## TASK DIRECTIONS
Once you have read the entries below, write them all out again exactly.

## RECORDS PROVIDED
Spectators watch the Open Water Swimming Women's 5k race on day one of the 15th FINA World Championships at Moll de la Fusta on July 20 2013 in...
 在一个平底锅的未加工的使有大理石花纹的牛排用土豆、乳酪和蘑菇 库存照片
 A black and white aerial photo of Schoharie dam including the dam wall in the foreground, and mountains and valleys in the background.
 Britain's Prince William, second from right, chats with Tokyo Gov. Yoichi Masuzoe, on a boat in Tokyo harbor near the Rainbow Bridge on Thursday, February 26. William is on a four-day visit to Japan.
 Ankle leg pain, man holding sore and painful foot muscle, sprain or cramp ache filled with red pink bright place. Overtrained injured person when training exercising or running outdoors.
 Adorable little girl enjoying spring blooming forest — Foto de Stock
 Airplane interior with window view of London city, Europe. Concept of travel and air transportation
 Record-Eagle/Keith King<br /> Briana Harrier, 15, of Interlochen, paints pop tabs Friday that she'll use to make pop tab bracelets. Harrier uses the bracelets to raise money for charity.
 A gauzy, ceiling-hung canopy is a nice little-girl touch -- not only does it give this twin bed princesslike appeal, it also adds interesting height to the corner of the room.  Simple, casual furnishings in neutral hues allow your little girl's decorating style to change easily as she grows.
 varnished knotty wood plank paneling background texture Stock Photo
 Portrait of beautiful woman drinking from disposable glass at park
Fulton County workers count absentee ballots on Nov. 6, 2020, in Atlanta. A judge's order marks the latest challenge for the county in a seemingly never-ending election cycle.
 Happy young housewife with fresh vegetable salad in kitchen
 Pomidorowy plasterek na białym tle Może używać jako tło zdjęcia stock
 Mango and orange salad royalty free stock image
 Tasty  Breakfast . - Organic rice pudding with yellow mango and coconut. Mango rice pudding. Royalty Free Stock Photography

## REPLY TO THE EXERCISE
Spectators watch the Open Water Swimming Women's 5k race on day one of the 15th FINA World Championships at Moll de la Fusta on July 20 2013 in...
 在一个平底锅的未加工的使有大理石花纹的牛排用土豆、乳酪和蘑菇 库存照片
 A black and white aerial photo of Schoharie dam including the dam wall in the foreground, and mountains and valleys in the background.
 Britain's Prince William, second from right, chats with Tokyo Gov. Yoichi Masuzoe, on a boat in Tokyo harbor near the Rainbow Bridge on Thursday, February 26. William is on a four-day visit to Japan.
 Ankle leg pain, man holding sore and painful foot muscle, sprain or cramp ache filled with red pink bright place. Overtrained injured person when training exercising or running outdoors.
 Adorable little girl enjoying spring blooming forest — Foto de Stock
 Airplane interior with window view of London city, Europe. Concept of travel and air transportation
 Record-Eagle/Keith King<br /> Briana Harrier, 15, of Interlochen, paints pop tabs Friday that she'll use to make pop tab bracelets. Harrier uses the bracelets to raise money for charity.
 A gauzy, ceiling-hung canopy is a nice little-girl touch -- not only does it give this twin bed princesslike appeal, it also adds interesting height to the corner of the room.  Simple, casual furnishings in neutral hues allow your little girl's decorating style to change easily as she grows.
 varnished knotty wood plank paneling background texture Stock Photo
 Portrait of beautiful woman drinking from disposable glass at park
Fulton County workers count absentee ballots on Nov. 6, 2020, in Atlanta. A judge's order marks the latest challenge for the county in a seemingly never-ending election cycle.
 Happy young housewife with fresh vegetable salad in kitchen
 Pomidorowy plasterek na białym tle Może używać jako tło zdjęcia stock
 Mango and orange salad royalty free stock image
 Tasty  Breakfast . - Organic rice pudding with yellow mango and coconut. Mango rice pudding. Royalty Free Stock Photography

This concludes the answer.